"This study shows that C. difficile infection is an escalating issue in our nation's healthcare facilities," said William Jarvis, MD, principal investigator of the study and president and co-founder of Jason and Jarvis Associates, a private consulting firm in healthcare epidemiology. "Clearly, preventing the development and transmission of CDI should be a top priority for every healthcare institution."
According to the survey, 54.4 percent of patients with CDI were identified within 48 hours of admission and 84.7 percent were on the medical services, meaning they were being treated for general medical conditions like diabetes, pulmonary or cardiac problems and were on wards throughout the hospital.
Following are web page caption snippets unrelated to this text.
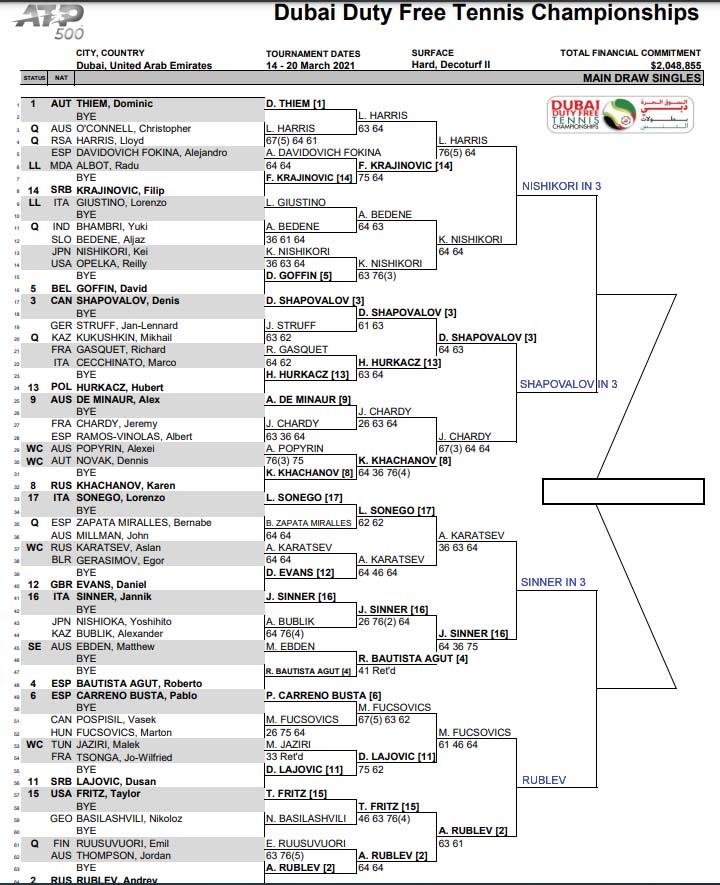 ATP Dubai draw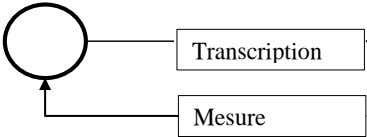 Transcription Mesure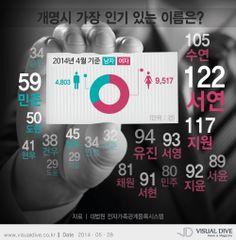 개명 시 가장 인기 있는 이름은 '민준', 여자는? [인포그래픽] #name  #Infographic ⓒ 비주얼다이브 무단 복사·전재·재배포
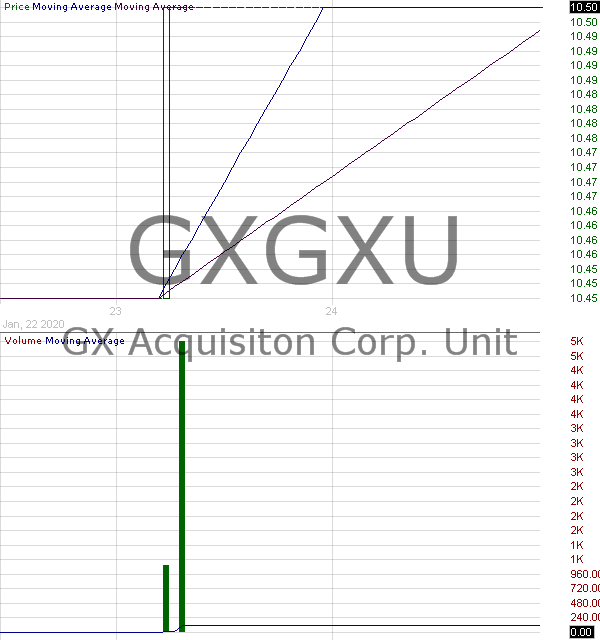 GXGXU - GX Acquisiton Corp. - Unit 15 minute intraday candlestick chart with less than 1 minute delay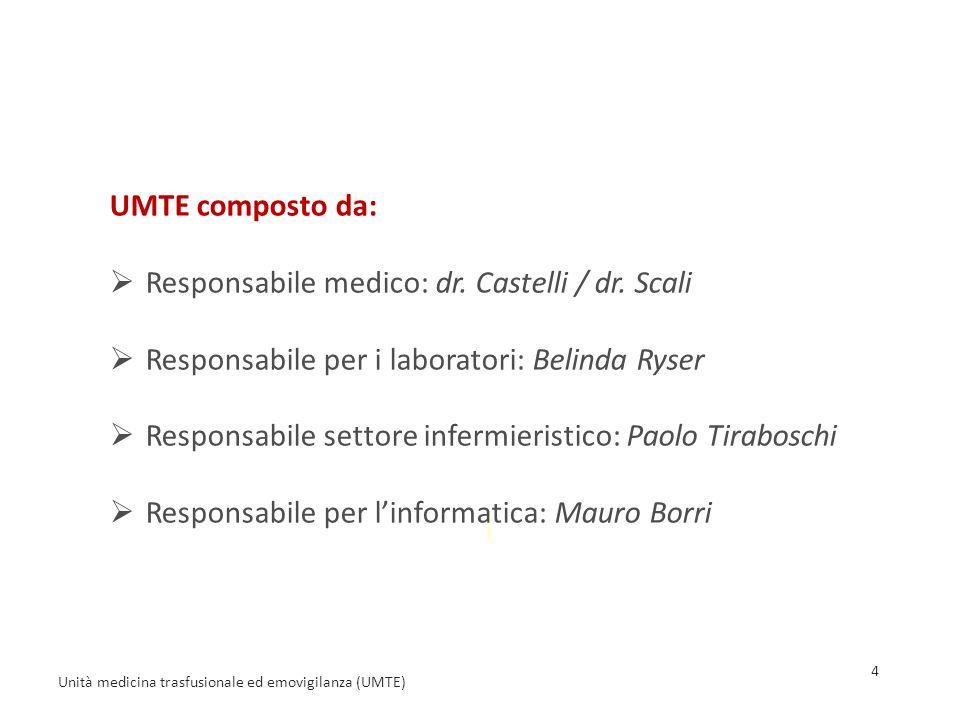 Responsabile medico: dr. Castelli / dr. Scali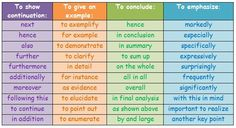 Useful Linking Words and Phrases to Use in Your Essays – ESL Buzz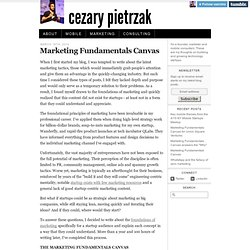 pietrzak · Marketing Fundamentals Canvas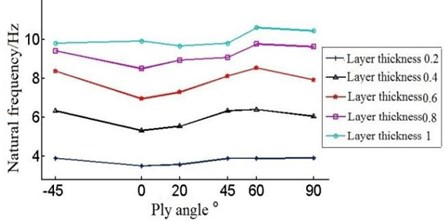 Natural frequencies of the blade under different layer thickness and ply angle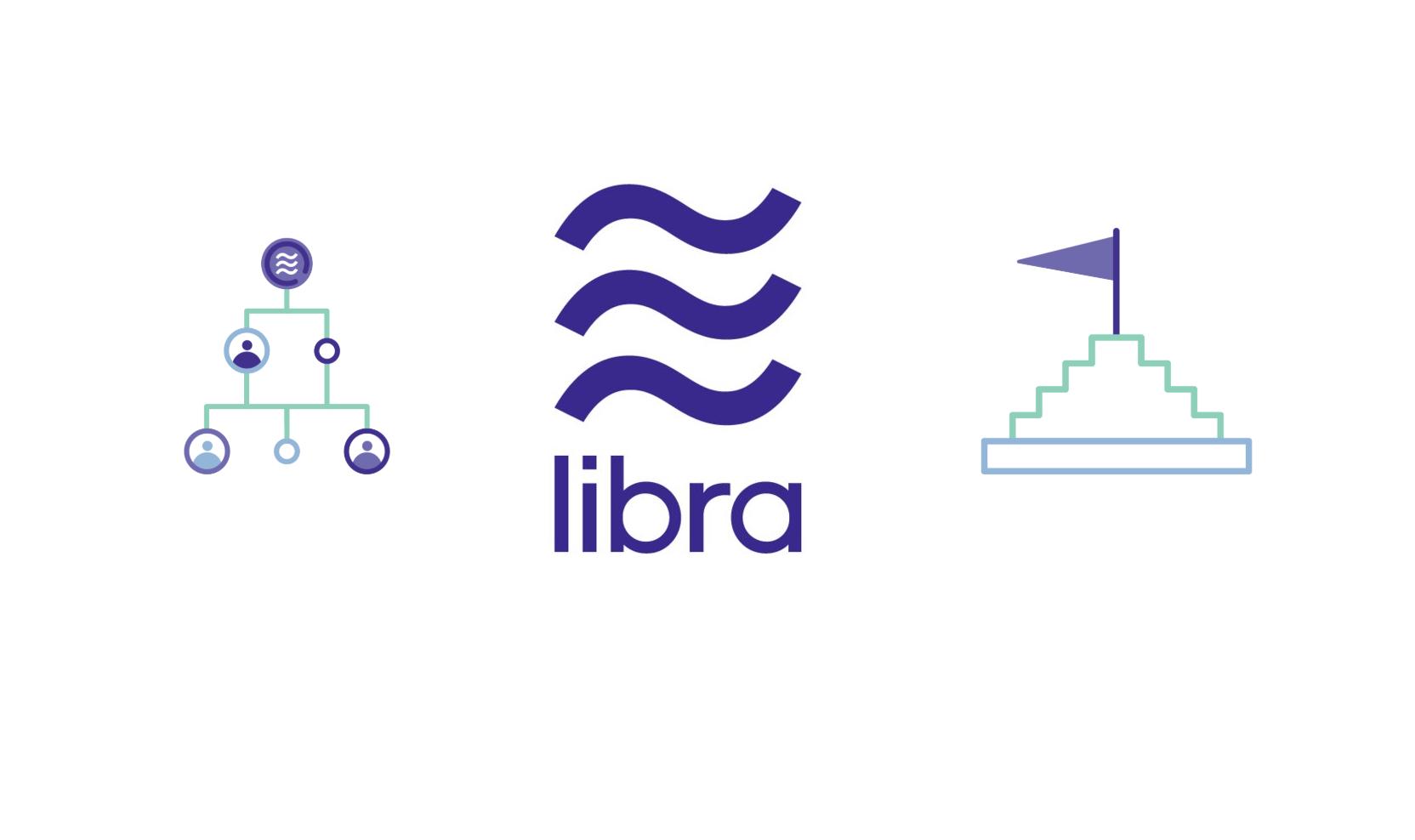 Saiba tudo sobre a Libra, a criptomoeda do Facebook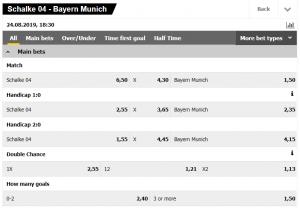 Inzetten op Schalke - Bayern Munchen odds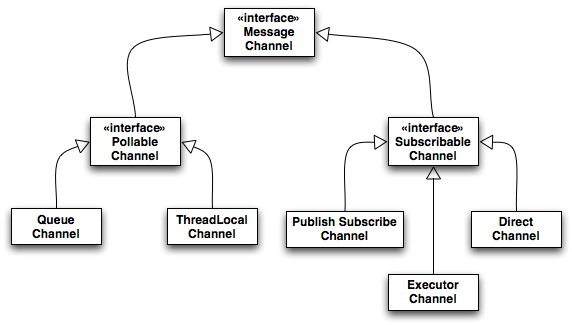 Spring Integration Channel Abstractions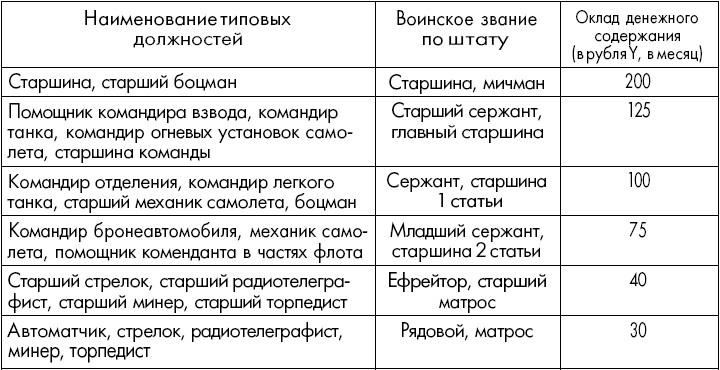 Георгий Жуков. Стенограмма октябрьского (1957 г.) пленума ЦК КПСС и другие документы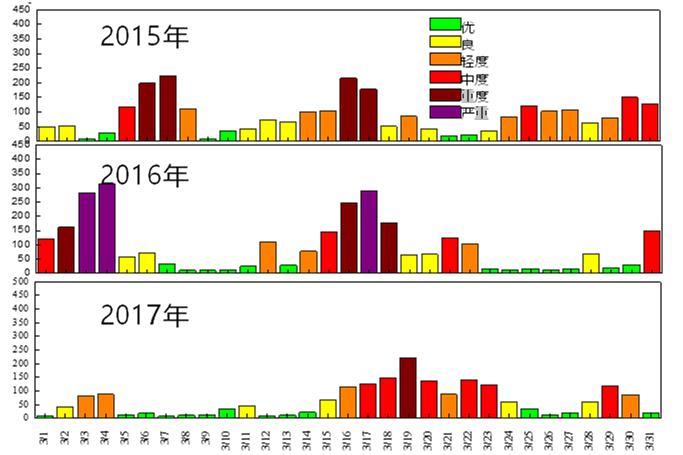 图2:2015-2017年的3月北京市PM2.5日均浓度变化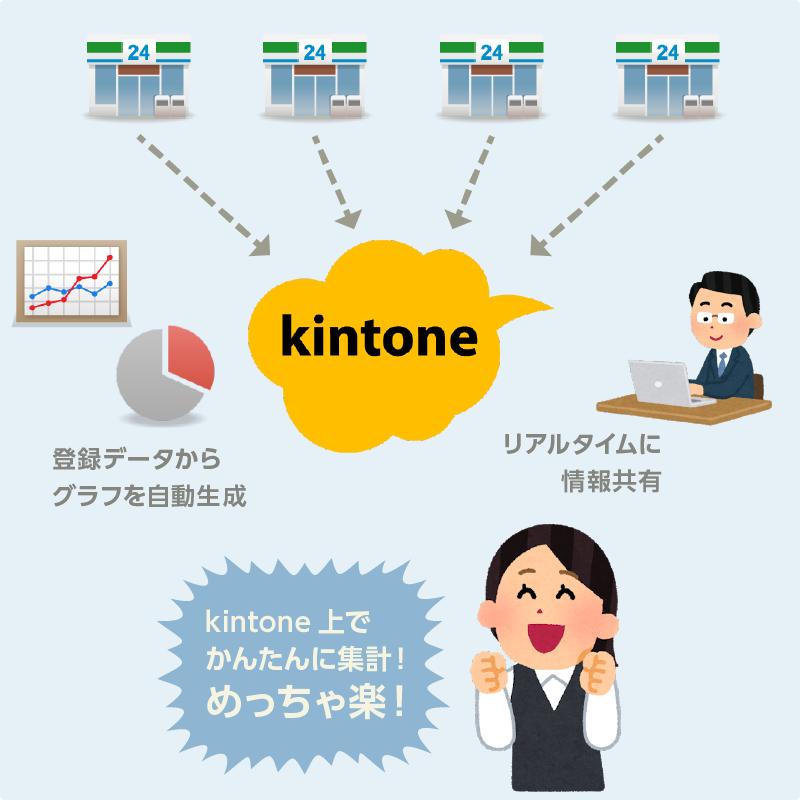 kintoneなら簡単に集計できる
"Our results show that the majority of CDI patients are admitted to the hospital already infected," said APIC 2008 President Janet E. Frain, RN, CIC, CPHQ, CPHRM, Director, Integrated Services, Sutter Medical Center in Sacramento, CA. "Hospitals need to be looking for patients with severe diarrhea, and if CDI is suspected, promptly institute appropriate precautions such as gloves, gowns and separating patients, to avoid spreading the infection. Early recognition of CDI is critical so that prevention measures can be implemented."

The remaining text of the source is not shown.